在学习 tailcall and bpf2bpf on x86 的时候,便已了解到 x86 上 tailcall 替换 JMP 指令目标地址的过程。问:x86 上是怎么替换 JMP 指令目标地址的?

插桩 on x86

eBPF 只会依赖 x86 架构平台已有的能力,特别是指令补丁的能力;基于指令补丁能力,eBPF 发展出了 staic tailcallfreplace 等特性。

所以,只要掌握了 x86 指令补丁技术,就能轻松地理解 eBPF 的 staic tailcallfreplace 等特性的实现。

x86 指令补丁技术并不神秘,简单而言,就是预留需要补丁的指令位置(用 nop 指令填充)、然后在预留的位置上替换指令。

因而,在学习 bpf_jit_comp.c 源代码的时候,会看到不少 memcpy(prog, x86_nops[5], X86_PATCH_SIZE); 代码;这就是插桩的真面目了。

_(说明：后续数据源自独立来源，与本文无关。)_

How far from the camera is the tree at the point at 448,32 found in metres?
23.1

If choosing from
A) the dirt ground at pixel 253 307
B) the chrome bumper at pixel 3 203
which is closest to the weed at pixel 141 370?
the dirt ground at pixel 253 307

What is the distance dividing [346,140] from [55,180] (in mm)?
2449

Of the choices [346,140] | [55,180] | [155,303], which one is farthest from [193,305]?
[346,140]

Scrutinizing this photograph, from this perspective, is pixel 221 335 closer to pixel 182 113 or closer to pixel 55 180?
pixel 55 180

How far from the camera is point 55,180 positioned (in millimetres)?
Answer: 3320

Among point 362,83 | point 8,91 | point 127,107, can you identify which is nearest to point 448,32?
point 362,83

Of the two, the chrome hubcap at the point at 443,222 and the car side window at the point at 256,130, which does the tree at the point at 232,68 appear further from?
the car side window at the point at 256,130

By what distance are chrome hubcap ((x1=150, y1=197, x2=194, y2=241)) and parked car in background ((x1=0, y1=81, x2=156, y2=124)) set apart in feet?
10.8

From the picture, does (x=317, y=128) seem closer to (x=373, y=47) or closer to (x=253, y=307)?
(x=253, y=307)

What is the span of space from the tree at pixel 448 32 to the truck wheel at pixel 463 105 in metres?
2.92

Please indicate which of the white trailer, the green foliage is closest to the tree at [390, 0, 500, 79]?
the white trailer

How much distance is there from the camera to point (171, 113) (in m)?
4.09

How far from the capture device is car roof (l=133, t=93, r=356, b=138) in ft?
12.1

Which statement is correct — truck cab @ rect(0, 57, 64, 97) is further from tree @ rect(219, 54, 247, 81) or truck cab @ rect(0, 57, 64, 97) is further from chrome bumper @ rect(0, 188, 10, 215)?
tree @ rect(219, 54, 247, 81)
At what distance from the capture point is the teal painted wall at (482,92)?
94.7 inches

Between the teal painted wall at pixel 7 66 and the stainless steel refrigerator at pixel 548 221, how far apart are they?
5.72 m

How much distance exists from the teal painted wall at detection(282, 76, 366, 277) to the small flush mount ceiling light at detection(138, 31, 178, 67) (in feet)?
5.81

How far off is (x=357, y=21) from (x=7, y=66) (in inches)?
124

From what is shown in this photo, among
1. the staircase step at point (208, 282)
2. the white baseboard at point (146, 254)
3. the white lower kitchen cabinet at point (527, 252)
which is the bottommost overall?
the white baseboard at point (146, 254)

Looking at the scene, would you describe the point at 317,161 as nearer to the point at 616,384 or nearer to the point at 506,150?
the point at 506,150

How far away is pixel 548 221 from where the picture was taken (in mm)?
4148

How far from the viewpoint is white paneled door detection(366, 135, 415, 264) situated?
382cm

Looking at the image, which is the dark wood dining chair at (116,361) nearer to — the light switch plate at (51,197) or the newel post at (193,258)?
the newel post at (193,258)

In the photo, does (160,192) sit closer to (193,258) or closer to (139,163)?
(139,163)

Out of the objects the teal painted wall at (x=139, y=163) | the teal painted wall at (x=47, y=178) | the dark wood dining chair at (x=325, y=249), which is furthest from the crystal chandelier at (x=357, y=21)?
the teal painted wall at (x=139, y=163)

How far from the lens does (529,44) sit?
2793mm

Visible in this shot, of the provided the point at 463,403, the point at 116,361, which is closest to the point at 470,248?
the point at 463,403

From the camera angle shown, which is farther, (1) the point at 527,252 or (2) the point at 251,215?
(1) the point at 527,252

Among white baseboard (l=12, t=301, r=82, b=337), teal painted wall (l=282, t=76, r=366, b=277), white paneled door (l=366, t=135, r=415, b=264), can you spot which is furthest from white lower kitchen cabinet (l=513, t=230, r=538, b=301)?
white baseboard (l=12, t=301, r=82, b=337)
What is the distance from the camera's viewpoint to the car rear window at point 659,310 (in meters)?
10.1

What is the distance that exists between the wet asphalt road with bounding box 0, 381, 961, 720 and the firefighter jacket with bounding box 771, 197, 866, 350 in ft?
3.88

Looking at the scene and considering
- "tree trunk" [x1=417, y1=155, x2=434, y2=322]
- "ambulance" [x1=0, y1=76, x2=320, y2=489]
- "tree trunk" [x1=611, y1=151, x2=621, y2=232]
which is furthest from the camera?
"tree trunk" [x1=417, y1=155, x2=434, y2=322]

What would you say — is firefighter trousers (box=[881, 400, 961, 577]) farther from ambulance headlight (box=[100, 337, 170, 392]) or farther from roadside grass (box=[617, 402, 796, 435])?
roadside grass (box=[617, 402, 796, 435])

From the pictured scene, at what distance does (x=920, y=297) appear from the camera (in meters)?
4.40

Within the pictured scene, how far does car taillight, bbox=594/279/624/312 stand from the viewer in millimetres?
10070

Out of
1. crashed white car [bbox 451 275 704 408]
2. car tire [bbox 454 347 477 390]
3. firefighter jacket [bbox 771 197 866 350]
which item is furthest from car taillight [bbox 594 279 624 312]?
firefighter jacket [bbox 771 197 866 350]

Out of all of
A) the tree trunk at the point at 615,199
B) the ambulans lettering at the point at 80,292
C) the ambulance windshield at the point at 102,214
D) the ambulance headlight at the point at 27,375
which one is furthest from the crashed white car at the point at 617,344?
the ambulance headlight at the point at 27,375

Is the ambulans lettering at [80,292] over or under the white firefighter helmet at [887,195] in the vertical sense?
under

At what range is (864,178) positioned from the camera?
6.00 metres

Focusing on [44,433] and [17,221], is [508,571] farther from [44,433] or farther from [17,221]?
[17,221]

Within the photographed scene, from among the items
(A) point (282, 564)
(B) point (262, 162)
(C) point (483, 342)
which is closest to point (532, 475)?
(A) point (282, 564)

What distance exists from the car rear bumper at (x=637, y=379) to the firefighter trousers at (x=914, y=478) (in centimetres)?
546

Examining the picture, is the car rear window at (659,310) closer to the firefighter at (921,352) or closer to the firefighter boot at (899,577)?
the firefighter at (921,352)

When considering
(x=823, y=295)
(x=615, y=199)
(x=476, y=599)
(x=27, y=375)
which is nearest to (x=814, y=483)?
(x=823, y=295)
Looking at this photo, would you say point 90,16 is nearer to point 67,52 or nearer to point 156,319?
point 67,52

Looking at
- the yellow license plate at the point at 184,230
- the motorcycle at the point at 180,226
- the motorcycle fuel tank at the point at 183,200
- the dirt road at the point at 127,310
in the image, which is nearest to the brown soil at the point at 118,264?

X86_PATCH_SIZE 是 5,指 5 个字节,因为指令 CALL/JMP ${target address} 的字节数为 5 (CALL/JMP 指令编号占 1 个字节,${target address} 目标地址占 4 个字节)。

补丁 on x86

eBPF 本身并没有打补丁的能力,使用的都是 x86 提供的指令补丁的能力。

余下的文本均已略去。